Senior Data Scientist - Document Editor
Smallpdf is the most-loved and most trusted PDF software on the planet. We serve over 500 million users in 24 different languages processing millions of documents per day, and in every country in the world--even Antarctica! To deliver a product that users love, we solve complex technical problems at scale using cloud-native and open source technologies. As one of the most successful startups in Switzerland, with staff from all over the world, we're on a mission to make PDF easy. We love open-source and using the latest technologies to scale our distributed application to process millions of files every day.
How to Prepare for the Robot Apocalypse (If You're a Robot)
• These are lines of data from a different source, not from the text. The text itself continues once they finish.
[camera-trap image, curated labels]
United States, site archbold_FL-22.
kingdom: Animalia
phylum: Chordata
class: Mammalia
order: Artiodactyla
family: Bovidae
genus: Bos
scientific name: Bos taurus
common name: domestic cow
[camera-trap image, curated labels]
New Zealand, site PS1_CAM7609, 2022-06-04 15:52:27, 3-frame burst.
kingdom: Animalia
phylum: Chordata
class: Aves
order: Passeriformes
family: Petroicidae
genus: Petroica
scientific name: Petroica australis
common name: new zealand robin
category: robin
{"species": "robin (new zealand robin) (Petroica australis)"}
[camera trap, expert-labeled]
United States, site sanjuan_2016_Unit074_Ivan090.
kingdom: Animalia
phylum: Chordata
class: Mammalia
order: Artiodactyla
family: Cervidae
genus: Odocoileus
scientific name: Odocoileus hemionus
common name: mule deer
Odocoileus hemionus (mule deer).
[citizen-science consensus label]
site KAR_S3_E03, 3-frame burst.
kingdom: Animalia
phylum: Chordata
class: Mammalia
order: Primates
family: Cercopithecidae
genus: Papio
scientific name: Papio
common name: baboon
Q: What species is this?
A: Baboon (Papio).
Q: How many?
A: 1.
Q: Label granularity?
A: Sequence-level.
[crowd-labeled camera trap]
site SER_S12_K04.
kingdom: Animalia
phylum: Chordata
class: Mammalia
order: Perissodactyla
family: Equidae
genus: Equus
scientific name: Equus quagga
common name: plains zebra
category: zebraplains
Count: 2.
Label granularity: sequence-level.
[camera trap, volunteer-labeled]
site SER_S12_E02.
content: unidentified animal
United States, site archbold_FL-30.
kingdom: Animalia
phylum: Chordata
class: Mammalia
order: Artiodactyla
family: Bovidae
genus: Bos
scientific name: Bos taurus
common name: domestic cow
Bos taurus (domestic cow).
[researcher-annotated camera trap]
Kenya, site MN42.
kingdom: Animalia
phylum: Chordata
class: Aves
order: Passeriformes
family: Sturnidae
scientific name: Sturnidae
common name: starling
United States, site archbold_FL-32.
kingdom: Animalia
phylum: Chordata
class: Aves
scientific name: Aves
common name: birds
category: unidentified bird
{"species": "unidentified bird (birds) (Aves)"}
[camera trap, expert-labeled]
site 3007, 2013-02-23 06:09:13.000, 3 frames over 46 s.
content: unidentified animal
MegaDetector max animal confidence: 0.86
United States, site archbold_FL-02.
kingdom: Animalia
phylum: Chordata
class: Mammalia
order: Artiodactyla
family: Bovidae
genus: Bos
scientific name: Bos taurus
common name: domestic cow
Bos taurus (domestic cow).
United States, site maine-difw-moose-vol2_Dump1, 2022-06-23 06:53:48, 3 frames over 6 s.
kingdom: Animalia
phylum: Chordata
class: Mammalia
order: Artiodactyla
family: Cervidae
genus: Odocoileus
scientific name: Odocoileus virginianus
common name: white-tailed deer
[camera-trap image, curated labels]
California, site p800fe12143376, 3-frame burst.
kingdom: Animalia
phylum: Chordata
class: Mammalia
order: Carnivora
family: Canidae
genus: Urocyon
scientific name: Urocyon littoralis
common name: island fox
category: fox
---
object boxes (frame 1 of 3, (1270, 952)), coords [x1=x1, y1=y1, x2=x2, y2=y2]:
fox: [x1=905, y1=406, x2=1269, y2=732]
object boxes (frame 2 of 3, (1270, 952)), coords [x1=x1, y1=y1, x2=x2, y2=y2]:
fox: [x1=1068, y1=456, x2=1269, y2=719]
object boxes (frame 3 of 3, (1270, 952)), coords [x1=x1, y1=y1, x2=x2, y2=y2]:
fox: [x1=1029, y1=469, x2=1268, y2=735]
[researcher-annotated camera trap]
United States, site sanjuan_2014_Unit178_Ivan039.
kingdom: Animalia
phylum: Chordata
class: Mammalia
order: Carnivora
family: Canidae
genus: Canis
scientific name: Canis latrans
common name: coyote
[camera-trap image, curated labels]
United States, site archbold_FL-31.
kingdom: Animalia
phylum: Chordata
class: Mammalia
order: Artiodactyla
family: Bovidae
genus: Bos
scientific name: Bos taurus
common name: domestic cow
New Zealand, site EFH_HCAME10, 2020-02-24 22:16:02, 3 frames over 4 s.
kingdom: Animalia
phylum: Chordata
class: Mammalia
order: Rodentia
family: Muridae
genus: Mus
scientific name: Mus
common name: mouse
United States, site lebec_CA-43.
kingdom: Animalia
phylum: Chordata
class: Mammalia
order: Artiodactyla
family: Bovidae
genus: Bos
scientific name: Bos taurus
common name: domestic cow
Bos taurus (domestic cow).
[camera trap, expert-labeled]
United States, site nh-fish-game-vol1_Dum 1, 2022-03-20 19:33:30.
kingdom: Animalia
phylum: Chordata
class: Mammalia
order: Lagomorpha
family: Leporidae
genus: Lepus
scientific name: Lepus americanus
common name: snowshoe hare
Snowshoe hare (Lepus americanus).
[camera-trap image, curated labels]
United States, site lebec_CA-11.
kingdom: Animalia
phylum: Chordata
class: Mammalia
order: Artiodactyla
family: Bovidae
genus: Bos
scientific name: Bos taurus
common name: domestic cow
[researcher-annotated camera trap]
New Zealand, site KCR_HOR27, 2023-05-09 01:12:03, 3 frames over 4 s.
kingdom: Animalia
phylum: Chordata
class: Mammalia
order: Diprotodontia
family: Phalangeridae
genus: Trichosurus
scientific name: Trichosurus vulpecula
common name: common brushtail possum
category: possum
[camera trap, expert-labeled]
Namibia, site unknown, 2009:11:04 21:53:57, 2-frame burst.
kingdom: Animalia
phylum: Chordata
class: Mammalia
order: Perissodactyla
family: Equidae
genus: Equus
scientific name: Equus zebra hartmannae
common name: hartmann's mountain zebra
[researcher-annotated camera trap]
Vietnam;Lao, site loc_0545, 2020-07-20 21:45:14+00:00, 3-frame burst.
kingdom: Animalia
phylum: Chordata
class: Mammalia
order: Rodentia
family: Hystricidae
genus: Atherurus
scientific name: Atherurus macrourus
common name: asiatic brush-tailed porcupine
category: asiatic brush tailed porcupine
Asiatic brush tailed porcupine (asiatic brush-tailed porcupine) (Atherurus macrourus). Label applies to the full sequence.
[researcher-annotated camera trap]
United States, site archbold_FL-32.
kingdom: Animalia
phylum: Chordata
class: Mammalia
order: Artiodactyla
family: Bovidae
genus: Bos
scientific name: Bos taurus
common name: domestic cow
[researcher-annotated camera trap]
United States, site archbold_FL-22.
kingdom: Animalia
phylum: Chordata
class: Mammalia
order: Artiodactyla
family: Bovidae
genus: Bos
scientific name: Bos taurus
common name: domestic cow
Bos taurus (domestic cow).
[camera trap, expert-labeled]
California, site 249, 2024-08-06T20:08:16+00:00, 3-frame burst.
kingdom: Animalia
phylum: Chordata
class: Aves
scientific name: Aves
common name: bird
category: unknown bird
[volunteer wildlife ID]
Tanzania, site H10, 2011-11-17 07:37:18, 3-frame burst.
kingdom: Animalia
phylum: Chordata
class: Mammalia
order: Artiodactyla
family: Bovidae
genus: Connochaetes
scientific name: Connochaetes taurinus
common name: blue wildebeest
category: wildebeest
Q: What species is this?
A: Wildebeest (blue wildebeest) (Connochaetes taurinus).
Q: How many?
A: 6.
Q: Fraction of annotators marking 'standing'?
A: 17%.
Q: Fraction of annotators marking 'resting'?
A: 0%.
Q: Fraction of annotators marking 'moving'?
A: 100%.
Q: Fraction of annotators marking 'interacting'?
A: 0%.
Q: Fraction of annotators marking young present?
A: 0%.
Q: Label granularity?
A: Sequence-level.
I don't think it's a spoiler to say that the machines are trying to take over in the Netflix show The Mitchells vs. the Machines. I mean, there's obviously some type of conflict. But in case you haven't seen it yet, here is your official warning: I'm going to use the movie to do some fun estimation problems about the robot apocalypse. Maybe I've already said too much. Let's get right to the important stuff: The machines have decided that they would be better off without all those pesky humans, so they are gathering up all the people and putting them into seven giant 128-story rockets.
AI and Big Data
Artificial intelligence and analytics are the two main impetus of each computerized change. Associations across ventures are accepting these problematic advancements and using their applications to have an effect on their business measures. As a tech fan or an entrepreneur, be refreshed with the most recent turns of events and utilization of current innovation as it helps in having a strategic advantage in this merciless business world. Antarctica is a frosty abandoned landmass with no human settlements. Checking Antarctica is vital for researchers as a ton of data about our planetary shift, climate, and so on can be gathered for additional exploration.